The licensed sadism and institutionalized psychopathology of the concentration camps became, under this mythology, simply re-education.
p. 50
The intentional and gleeful gaslighting is one of the defining characteristics of the Trump Republicans. Even the Trump campaign slogan from 2016 is one giant gaslight: Make America Great Again. Surely that doesn’t refer to white supremacy. Of course not. Also, ref: Jim Jordan, Matt Gaetz, Ted Cruz, Donald Trump, really, pick any Republican; here’s a web search on Republican gaslighting to get you started.

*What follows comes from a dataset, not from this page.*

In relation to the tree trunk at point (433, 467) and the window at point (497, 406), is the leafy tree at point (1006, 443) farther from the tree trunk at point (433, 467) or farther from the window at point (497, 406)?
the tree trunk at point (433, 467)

What they [Nazis] craved was a nation of believers in the new order, ‘a new consensus of values’, they were not merely exploiting an existing value system but were surreptitiously replacing it.
p. 50
This is uncannily like the current process in which Fox News, OANN, Breitbart, The Blaze, Rush Limbaugh, Ann Coulter, etc., are enthusiastically engaged. Have you noticed how suddenly Republicans are staunch supporters of Russia? How all of a sudden foreign election interference is OK? How nepotism and sycophancy are the currency of the Republican administration? These are just current examples of supplanting recently-held beliefs. Plenty more have been subverted over several decades: separation of church and state is no longer an American virtue; honesty has been replaced by spin and outright lies; admission of error by bluster and bullying; decency by vulgarity and name-calling; fiscal conservancy by rampant, un. Whatever values rank-and-file Republicans stood for only a couple of decades ago have been supplanted by a steady stream of falsehoods. Go find some Dwight Eisenhower quotes, if you really want to see the evolution of Republican ideals from the 1950s to 2020s. It’s a hell of a trip.
The Second World War functioned on two levels for its participants: as a raw physical event, but also as a media event - as Ross had remarked, war had never before been so extensively communicated to civilian audiences.”